To create a parquet export, make sure ‘Experimental features’ are enabled, then navigate to Configuration
> Parquet export
. The screen shows an overview of the created export schedules, and allows for the creation of a one-of export or the creation of an export schedule. Currently the parquet export function only exports data that has a Good
quality status.
One-of export
To create a one-of export task that only runs once, click the Parquet export
button in the upper right corner. A modal will open where the export task can be configured.
- Select a time range for which to export data
- Choose a directory where the exported parquet file(s) will be saved
- Select the label(s) of the measurement(s) that need to be exported
Export on a schedule
To create a recurring export, press the Create Task scheduler
button in the top right corner.
- Fill in the task details
- Choose a name and description for the scheduler
- Write an RRule to define when and how often the task should be scheduled.
An RRULE is way to define a recurrence set. The rule defines a pattern to generate a series of timestamps for events. Their syntax is defined by section 3.8.5.3 of RFC 5545 .
Use the RRULE tool for help in creating RRules
- Fill in the export details
- Fill in the start offset.
The start offset determines the start of the interval for the exported data, relative to the RRule’s trigger event. - Fill in the period for the data to export or fill in the stop offset
- Specify a directory where the parquet files should be saved.
- Select the labels of the measurements that should be exported.
- Fill in the start offset.
- Click save
Example
The following is an example configuration of an exporter.
The used RRULE is RRULE:FREQ=HOURLY;INTERVAL=1;BYMINUTE=0;BYSECOND=0
, which triggers every hour, on the hour.
By setting the start offset to -1h10m
and the period to 1h
, the scheduler
will export an hour’s worth of data, starting from 10 minutes before the previous hour until 10 minutes before the current hour.

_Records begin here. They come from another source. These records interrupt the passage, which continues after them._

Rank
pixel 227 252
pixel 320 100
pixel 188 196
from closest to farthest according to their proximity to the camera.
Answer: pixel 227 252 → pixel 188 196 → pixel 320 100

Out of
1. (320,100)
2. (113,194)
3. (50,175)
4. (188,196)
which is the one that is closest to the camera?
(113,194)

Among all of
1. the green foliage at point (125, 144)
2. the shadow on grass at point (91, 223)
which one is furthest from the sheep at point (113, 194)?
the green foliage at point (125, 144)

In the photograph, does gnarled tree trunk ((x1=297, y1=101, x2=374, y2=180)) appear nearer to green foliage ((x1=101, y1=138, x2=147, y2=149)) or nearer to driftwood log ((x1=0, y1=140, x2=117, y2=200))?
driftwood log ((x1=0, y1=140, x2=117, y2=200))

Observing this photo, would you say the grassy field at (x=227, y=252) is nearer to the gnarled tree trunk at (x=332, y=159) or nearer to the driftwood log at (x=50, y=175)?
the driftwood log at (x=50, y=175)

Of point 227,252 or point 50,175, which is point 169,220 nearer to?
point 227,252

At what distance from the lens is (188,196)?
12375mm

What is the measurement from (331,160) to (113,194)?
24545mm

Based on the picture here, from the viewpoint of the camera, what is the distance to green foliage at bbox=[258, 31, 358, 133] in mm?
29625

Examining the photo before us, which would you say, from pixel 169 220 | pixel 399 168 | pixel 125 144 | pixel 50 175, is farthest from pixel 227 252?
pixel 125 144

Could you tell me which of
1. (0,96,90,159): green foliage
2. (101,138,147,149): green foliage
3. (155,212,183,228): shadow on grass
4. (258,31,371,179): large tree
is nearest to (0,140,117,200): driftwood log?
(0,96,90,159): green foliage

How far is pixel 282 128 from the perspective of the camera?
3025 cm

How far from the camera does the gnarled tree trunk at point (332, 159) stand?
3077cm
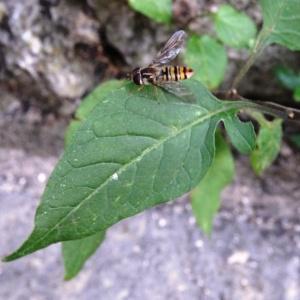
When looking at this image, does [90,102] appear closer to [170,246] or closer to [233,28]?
[233,28]

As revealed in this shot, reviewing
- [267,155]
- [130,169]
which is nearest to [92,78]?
[267,155]

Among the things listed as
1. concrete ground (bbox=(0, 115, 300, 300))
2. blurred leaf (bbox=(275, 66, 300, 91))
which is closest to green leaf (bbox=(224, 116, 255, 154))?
blurred leaf (bbox=(275, 66, 300, 91))

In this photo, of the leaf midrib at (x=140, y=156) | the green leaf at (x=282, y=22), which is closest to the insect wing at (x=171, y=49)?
the leaf midrib at (x=140, y=156)

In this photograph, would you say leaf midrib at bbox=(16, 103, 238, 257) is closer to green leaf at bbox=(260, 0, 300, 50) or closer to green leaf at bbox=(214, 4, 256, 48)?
green leaf at bbox=(260, 0, 300, 50)

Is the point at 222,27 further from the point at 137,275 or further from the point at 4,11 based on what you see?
the point at 137,275

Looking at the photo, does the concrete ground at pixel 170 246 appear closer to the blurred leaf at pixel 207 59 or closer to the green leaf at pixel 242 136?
the blurred leaf at pixel 207 59

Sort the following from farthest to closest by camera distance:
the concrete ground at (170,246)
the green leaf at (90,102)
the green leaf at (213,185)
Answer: the concrete ground at (170,246) < the green leaf at (213,185) < the green leaf at (90,102)
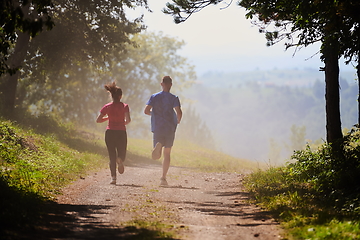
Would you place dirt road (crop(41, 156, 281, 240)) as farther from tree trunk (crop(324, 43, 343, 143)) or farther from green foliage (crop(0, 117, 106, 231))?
tree trunk (crop(324, 43, 343, 143))

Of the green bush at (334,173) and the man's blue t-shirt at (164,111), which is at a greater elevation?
the man's blue t-shirt at (164,111)

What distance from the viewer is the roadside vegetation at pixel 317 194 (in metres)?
5.50

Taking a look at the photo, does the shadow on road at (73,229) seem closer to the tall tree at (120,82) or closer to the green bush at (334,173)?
the green bush at (334,173)

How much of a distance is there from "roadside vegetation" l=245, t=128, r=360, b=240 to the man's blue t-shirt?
2.71m

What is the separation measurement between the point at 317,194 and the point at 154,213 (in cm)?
345

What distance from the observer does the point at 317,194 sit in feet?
26.1

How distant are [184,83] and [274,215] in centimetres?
6238

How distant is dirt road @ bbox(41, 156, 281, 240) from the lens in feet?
17.7

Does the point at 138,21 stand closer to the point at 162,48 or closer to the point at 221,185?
the point at 221,185

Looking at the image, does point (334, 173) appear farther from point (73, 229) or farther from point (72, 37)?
point (72, 37)

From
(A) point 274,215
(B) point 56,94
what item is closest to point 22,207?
(A) point 274,215

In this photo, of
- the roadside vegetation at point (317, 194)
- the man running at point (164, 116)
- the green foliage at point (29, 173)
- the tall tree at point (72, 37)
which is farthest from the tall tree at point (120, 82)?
the roadside vegetation at point (317, 194)

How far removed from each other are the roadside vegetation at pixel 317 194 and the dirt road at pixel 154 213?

Setting the stop offset to -10m
would be equivalent to setting the period to 1h
in this example.
trigger at | export start time | export stop time |
---|---|---|
12:00 | 10:50 | 11:50 |
13:00 | 11:50 | 12:50 |
14:00 | 12:50 | 13:50 |
Export progress
Creating a parquet export can take some time, depending on the amount of data that needs to be exported. Task progress can be viewed in the Tasks screen.